On the solution side, when the 2018 edition of the Swanepoel Trends Report is published in February, it will present a new business model designed to assist existing brokerages to accommodate these new developments. Based upon two years of research done by Jeremy Conaway of RECON Intelligence Services (Mr. Conaway also services as MLSListings’ Strategic Architect), the Swanepoel Report will introduce the Management Empowered Brokerage Business Model (MEB). The MEB was designed to provide a road map for brokerage success in the new market environment discussed above.

To date, the industry’s response to these developments has hovered half way between denial and rejection. Despite the remarkable changes that are impacting our lives from almost every other industry we interact with, many of our practitioners simply don’t believe that this level of disruption and change is poised to impact our industry.

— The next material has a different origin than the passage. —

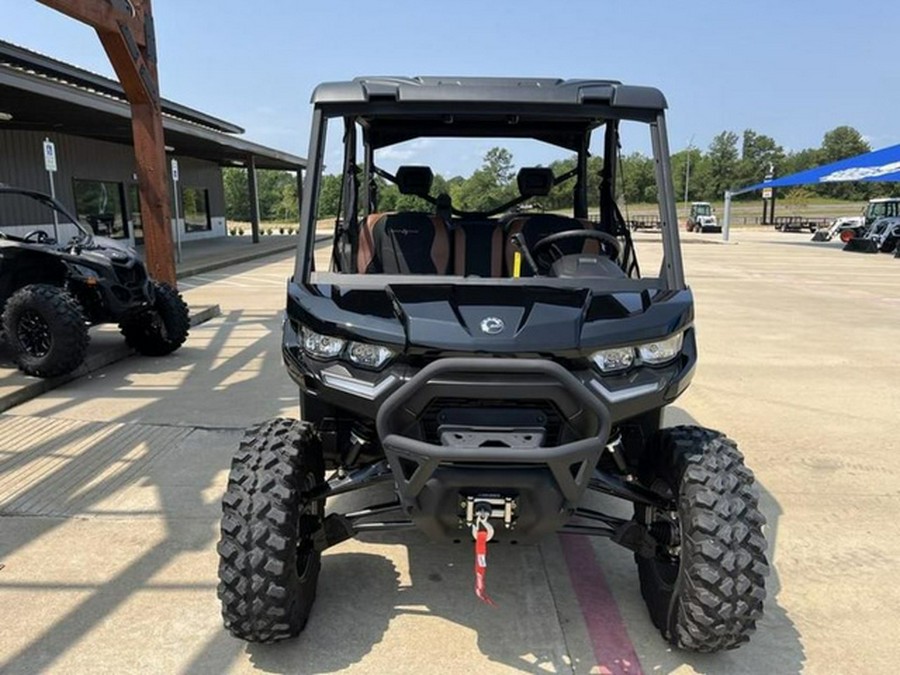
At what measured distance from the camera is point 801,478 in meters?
4.13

The truth is that it can and it is.

Crafting our response to these developments may be one of our most important decisions ever. Consider the following recommendations.

  • None of the forces, trends, or disruptions discussed is capable, in and of itself, of generating a “100 year” flood. However, there is a clear sense that, taken together, they have the potential to affect such a level of change.
  • None of us have ever been through this experience before. It behooves us not to compare the current situation to anything we have previously encountered. Let’s not waste our time.
  • This is not a situation that can be met with innuendo, rumors, hearsay, or wishful thinking. The discussion required to meet this challenge must be fueled by facts, research, and real (rather than experiential) expertise. What we don’t have we must acquire.
  • The foundation of this new real estate environment is not based upon any of the factors, assumptions, or foundations our industry has long held sacred. Its foundation is comprised of new generational, technical, demographical, financial, and lifestyle realities.
  • Solutions based upon legacy and protectionism will not work. The winning passion must be based upon creativity, innovation, and competitiveness. Nothing less will meet this challenge

Yesterday, today, and tomorrow our industry has and will continue to experience the effects of a virtual renaissance driven largely by third-party investment, creativity, and innovation. It has not been, nor will it be, a fun experience. That sentiment aside, however, it is important to understand that this movement will create more opportunity for everyone in the industry than any other force in the past 20 years. This movement is spending billions of dollars to make our industry better.

Study these developments, become a student of industry change, and, most importantly, see yourselves as a beneficiary, rather than a victim. It is your industry and marketplace to lose. The most important elements of the struggle will be taking place in your mind. Let’s win this one together by celebrating the new basics.